包括11 q23在内的染色体易位已被证明与多种造血系统恶性肿瘤相关，包括新生婴儿和成人急性髓性、淋巴样或双表型白血病，以及继发性急性髓性白血病，尤其是由拓扑异构酶II抑制药物诱导的。特别是大多数婴儿急性白血病都表现为染色体11 q23带异常。克隆了婴儿急性白血病的t（4 ; 11）（q21 ; q23）和t（11 ; 19）（q23 ; p13）断裂点，并在11 q23处发现了一个新基因MLL。MLL显示出与果蝇三胸的强烈同源性，其参与身体分割。MLL具有两种类型的DNA结合基序，AT钩和锌指，并作为转录因子。涉及MLL的染色体易位导致由MLL基因的一部分和伴侣染色体上的另一基因的一部分组成的融合mRNA的产生。急性单核细胞白血病细胞染色体分析 ...更多信息 1例女性为t（6 ; 11）（q27 ; q23）易位。用11 q23上的MLL基因cDNA探针进行Southern杂交分析，发现断裂点位于MLL基因外显子5-11的8.3kb的BamHI片段上。北方印迹分析显示一条对应于MLL嵌合转录本的微弱条带。对来自der（11）染色体的携带重排MLL基因的基因组克隆的结构分析表明，断裂点位于MLL基因的外显子6和7之间，并且位于该区域的Alu序列中。通过染色体原位杂交和核苷酸序列测定，证实与MLL 3融合的伴侣基因是位于染色体6 q27上的AF 6基因。然而，除了主要的MLL外显子6/AF 6嵌合cDNA克隆外，MLL的外显子5在克隆中与AF 6融合。这些结果表明，MLL基因第6外显子在转录过程中发生剪接，形成MLL/AF 6变异体。在临床过程中，RT-PCR检测的MLL/AF 6变异体的数量与化疗无反应性相关。少

项目成果

Kitamura K, Minami Y, Yamamoto K, Akao Y, Kiyoi H, and Naoe T.: "Involvement of CD95-independent caspase 8 activation in arsenic trioxide-induced apoptosis."Leukemia. 14. 1743-1750 (2000)

Kitamura K、Minami Y、Yamamoto K、Akao Y、Kiyoi H 和 Naoe T.：“三氧化二砷诱导的细胞凋亡中 CD95 独立的 caspase 8 激活的参与。”白血病。

Akao, Y. and Nakagawa Y.: "Arsenic-induced apoptosis in malignant cells"in vitro. Leukemia and Lymphoma. 37. 53-63 (2000)

Akao, Y. 和 Nakakawa Y.：“砷在体外诱导恶性细胞凋亡”。

Akao Y, and Isobe M.: "Molecular analysis of the rearranged genome and chimeric mRNAs caused by the t'6 : 11)(q27 ; q23) chromosome translocation involving MLL in an infant acute monocytic leukemia"Genes Chromosomes Cancer. 27. 412-417 (2000)

Akao Y 和 Isobe M.：“对婴儿急性单核细胞白血病中涉及 MLL 的 t6 : 11)(q27;q23) 染色体易位引起的重排基因组和嵌合 mRNA 的分子分析”基因染色体癌症。
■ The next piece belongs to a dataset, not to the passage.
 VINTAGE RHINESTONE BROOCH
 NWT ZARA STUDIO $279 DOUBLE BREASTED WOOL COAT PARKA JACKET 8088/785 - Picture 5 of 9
Akao Y, Nakagawa Y.: "Arsenic-induced apoptosis in malignant cells in vitro"Leukemia and Lymphoina. 37. 53-63 (2000)

Akao Y，Nakakawa Y.：“体外砷诱导恶性细胞凋亡”白血病和淋巴细胞。

Kitamura K, Minami Y, Yamamoto K, Akao Y, Kiyoi H, Naoe T.: "Involvement of CD95-independent caspase 8 activation in arsenic trioxide-induced apoptosis"Leukemia. 14. 1743-1750 (2000)

Kitamura K、Minami Y、Yamamoto K、Akao Y、Kiyoi H、Naoe T.：“三氧化二砷诱导的细胞凋亡中 CD95 独立的 caspase 8 激活的参与”白血病。